▸ **What is being asked**
Copy out the entries below, word for word, from the line containing "From the picture, does" down to the line containing "1113 centimetres", including both of those lines and nothing else.

[Lines of data]
====

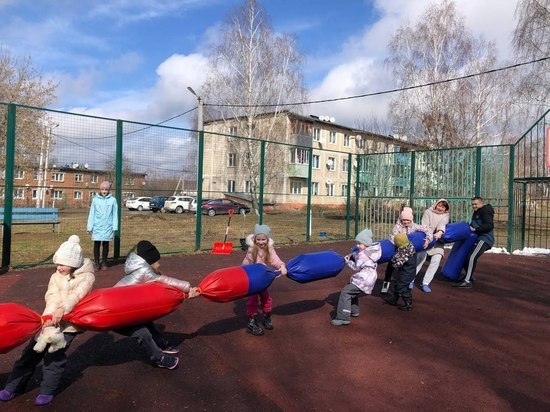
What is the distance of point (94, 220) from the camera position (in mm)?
8617

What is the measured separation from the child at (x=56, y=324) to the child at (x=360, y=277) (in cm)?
324

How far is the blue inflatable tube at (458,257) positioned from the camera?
27.3 ft

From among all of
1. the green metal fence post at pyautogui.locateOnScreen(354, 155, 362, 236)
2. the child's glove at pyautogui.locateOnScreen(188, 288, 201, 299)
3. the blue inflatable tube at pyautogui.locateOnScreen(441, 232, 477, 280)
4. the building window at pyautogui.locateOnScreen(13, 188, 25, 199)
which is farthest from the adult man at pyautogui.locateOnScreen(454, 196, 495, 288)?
the building window at pyautogui.locateOnScreen(13, 188, 25, 199)

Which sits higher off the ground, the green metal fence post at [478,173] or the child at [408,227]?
the green metal fence post at [478,173]

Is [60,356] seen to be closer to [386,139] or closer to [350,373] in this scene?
[350,373]

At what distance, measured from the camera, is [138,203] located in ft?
37.0

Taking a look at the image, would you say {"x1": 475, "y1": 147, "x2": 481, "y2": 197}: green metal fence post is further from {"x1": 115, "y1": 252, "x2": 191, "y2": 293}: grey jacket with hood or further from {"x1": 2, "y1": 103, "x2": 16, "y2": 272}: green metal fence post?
{"x1": 2, "y1": 103, "x2": 16, "y2": 272}: green metal fence post

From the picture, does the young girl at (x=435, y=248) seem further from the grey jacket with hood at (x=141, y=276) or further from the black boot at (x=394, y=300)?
the grey jacket with hood at (x=141, y=276)

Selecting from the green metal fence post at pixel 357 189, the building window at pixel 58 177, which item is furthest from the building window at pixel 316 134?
the building window at pixel 58 177

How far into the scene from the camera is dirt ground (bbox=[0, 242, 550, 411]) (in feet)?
11.9

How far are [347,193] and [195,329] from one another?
1113 centimetres

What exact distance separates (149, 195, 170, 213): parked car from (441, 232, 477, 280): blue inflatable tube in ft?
22.3

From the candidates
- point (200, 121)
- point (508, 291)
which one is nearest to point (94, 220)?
point (508, 291)

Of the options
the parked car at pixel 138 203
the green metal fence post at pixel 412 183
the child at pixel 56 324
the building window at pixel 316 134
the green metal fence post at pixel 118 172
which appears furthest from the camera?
the building window at pixel 316 134
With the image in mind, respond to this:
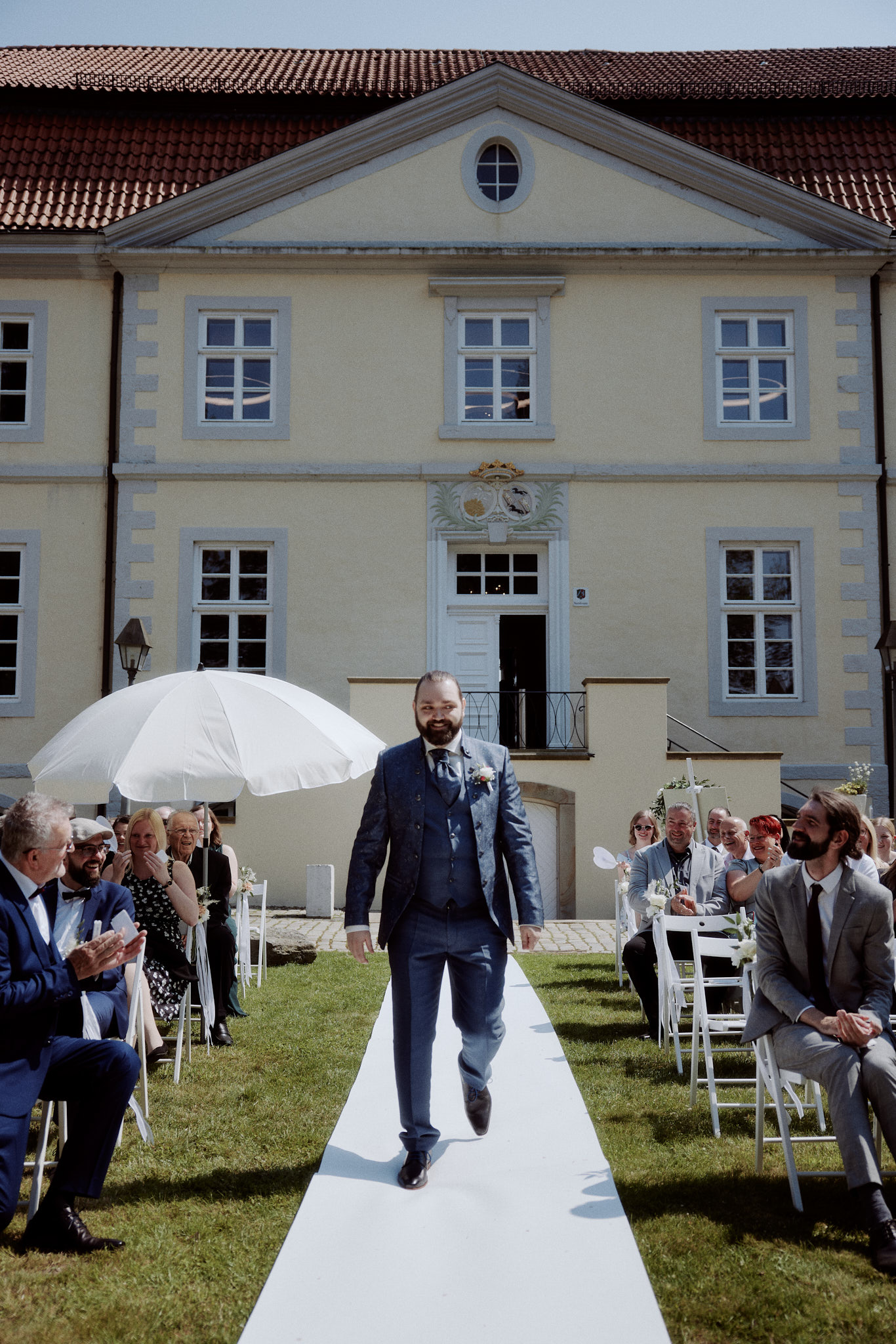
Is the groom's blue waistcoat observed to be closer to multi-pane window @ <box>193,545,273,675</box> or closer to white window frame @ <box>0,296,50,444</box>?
multi-pane window @ <box>193,545,273,675</box>

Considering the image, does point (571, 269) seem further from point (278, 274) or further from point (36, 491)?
point (36, 491)

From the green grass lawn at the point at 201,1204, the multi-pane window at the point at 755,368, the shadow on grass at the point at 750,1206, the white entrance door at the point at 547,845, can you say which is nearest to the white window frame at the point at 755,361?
the multi-pane window at the point at 755,368

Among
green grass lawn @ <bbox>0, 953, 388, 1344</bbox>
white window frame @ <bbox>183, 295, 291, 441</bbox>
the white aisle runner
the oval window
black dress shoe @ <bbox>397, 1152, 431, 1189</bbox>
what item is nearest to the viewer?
the white aisle runner

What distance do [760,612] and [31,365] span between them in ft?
36.4

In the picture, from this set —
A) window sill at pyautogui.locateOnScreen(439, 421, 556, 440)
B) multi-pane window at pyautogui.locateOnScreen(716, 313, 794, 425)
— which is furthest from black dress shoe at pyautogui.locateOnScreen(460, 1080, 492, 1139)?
multi-pane window at pyautogui.locateOnScreen(716, 313, 794, 425)

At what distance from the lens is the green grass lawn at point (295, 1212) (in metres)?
3.66

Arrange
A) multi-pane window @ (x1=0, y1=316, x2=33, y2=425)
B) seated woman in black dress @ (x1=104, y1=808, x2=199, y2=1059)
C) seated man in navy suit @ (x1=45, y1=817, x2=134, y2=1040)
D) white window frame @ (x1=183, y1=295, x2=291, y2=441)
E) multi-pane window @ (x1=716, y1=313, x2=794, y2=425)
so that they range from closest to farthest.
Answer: seated man in navy suit @ (x1=45, y1=817, x2=134, y2=1040) < seated woman in black dress @ (x1=104, y1=808, x2=199, y2=1059) < white window frame @ (x1=183, y1=295, x2=291, y2=441) < multi-pane window @ (x1=716, y1=313, x2=794, y2=425) < multi-pane window @ (x1=0, y1=316, x2=33, y2=425)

====

▸ **Result below**
From the picture, does the young girl at (x=435, y=248) seem further from the grey jacket with hood at (x=141, y=276) or further from the black boot at (x=394, y=300)?
the grey jacket with hood at (x=141, y=276)

Selecting from the green metal fence post at pixel 357 189, the building window at pixel 58 177, which item is furthest from the building window at pixel 316 134?
the building window at pixel 58 177

How far into the scene from the camera is dirt ground (bbox=[0, 242, 550, 411]) (in feet)?
11.9

How far are [347,193] and [195,329] from one another?
1113 centimetres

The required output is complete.